Hi, thank you for your interest in our work!

Is the Blinn-Phong model more suitable for representing the shadow than the other models?

In this aspect, they are essentially the same. Both the Blinn-Phong model and other models, like the rendering function, require occlusion information (for example, the occlusion term in GS-IR) for training. This occlusion term is trained alongside the parameters of the lighting model. We chose the Blinn-Phong model for its simplicity and explicitness, which enhances its generalization ability, especially in out-of-distribution (OOD) scenarios.

In algorithm 1, you mentioned about the shadow coefficient phi. What is this coefficient called in other equations, since I cannot find phi in the rest of the paper.

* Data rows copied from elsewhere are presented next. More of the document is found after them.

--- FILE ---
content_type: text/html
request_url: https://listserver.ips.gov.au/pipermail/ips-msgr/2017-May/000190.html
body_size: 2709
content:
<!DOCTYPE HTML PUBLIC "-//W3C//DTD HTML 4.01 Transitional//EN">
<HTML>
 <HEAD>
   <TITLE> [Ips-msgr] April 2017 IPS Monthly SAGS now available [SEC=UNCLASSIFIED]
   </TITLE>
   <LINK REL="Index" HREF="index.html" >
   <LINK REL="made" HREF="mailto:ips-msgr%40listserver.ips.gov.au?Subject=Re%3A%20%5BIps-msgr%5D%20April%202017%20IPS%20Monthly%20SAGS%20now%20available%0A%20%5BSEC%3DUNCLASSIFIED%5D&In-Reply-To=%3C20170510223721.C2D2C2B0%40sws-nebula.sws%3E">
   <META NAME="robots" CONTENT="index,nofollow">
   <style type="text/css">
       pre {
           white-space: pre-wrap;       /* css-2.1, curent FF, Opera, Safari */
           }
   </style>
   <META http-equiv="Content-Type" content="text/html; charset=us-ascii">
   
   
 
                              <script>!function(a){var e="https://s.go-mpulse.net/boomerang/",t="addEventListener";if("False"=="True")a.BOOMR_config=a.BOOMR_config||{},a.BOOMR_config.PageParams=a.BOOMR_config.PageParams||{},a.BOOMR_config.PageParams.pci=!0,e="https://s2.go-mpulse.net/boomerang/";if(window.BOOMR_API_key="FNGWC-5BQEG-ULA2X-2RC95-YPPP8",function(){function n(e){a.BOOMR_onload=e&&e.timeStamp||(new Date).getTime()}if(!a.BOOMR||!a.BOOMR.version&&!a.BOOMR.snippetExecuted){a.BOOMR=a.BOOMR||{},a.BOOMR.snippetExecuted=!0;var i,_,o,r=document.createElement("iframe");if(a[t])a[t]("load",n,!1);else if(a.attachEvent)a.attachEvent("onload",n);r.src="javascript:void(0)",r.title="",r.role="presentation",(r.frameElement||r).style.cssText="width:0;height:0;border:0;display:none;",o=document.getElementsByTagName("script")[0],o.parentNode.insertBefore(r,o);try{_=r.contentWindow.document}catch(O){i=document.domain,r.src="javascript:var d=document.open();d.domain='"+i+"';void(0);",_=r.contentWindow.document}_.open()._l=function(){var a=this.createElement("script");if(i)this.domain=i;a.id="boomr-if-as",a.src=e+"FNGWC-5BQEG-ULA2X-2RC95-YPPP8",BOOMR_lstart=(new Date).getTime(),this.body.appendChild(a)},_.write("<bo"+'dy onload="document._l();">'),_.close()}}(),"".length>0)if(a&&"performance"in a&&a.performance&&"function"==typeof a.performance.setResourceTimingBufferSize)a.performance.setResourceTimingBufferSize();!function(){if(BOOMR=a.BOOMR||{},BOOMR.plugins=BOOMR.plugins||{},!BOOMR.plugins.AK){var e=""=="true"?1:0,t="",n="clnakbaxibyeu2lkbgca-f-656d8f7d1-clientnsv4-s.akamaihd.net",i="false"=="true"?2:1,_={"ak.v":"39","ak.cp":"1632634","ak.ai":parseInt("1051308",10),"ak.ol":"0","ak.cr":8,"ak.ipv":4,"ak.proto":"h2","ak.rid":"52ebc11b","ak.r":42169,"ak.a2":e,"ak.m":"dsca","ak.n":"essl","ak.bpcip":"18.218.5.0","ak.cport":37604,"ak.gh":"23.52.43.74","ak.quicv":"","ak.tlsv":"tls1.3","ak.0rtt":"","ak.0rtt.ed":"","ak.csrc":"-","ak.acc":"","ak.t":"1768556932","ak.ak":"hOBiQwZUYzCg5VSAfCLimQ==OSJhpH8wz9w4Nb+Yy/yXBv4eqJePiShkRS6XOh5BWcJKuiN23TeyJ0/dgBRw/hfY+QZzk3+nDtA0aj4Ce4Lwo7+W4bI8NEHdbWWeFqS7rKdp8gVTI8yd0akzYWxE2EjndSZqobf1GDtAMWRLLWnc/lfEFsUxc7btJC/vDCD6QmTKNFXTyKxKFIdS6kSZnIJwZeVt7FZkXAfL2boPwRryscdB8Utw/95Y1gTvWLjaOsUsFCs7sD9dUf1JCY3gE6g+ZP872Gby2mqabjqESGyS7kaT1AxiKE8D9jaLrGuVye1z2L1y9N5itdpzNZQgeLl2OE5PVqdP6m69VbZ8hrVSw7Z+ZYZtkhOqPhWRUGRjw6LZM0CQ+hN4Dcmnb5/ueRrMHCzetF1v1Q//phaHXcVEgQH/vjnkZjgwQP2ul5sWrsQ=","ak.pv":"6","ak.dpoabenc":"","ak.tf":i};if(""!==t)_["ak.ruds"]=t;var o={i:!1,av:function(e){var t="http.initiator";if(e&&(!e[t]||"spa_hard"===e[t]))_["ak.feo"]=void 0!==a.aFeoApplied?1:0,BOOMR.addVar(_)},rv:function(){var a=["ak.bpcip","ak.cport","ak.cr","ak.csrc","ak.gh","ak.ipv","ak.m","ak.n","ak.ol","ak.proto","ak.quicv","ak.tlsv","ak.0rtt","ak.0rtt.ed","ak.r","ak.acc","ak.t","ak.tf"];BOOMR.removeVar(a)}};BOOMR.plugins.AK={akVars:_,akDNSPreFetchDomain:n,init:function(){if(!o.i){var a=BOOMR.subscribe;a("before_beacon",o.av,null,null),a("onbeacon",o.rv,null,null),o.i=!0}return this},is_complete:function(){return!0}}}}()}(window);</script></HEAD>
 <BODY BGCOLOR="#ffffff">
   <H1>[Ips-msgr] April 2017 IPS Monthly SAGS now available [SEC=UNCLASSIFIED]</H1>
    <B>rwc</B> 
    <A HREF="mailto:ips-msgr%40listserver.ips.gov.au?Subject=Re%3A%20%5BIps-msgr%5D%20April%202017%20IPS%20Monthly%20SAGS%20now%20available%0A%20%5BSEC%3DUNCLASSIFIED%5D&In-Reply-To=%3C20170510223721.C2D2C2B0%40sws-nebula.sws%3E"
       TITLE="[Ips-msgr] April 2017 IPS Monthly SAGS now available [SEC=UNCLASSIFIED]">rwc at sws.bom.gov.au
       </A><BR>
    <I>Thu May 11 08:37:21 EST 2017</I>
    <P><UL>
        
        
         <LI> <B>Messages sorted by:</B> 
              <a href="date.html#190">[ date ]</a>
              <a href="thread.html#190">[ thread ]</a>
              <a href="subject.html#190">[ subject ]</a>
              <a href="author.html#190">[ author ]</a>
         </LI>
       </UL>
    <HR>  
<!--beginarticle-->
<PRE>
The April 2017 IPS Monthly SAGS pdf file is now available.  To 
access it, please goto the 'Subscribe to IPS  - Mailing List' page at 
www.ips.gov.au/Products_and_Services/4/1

Sorry for the confusion. The shadow coefficient $\phi$ is a factor applied to the light intensity $T_i^\text{light}$.

Similar to the idea of camera-to-point accumulated transmittance in 3DGS, our light intensity defines the accumulated transmittance of light intensity along the light-to-point ray, thus is influenced by the magnitude of the opacities. To facilitate learning and convergence, we added a coefficient $\phi$ to this term, referred to as the shadow coefficient. Thus the shadow computing equation (Eq.4) should be updated as:

$$ L_p = k_aI_a + \phi Ti^\text{light} \times \sum\limits{m \in \text{lights}} (k_dI_d + k_sI_s). $$

Let me know if you have other questions.

KhanhNgoDuy commented 1 month ago

Thank you for your response. If this is the case, then the shadow coefficient will be a global term, instead of being an attribute of the Gaussian right?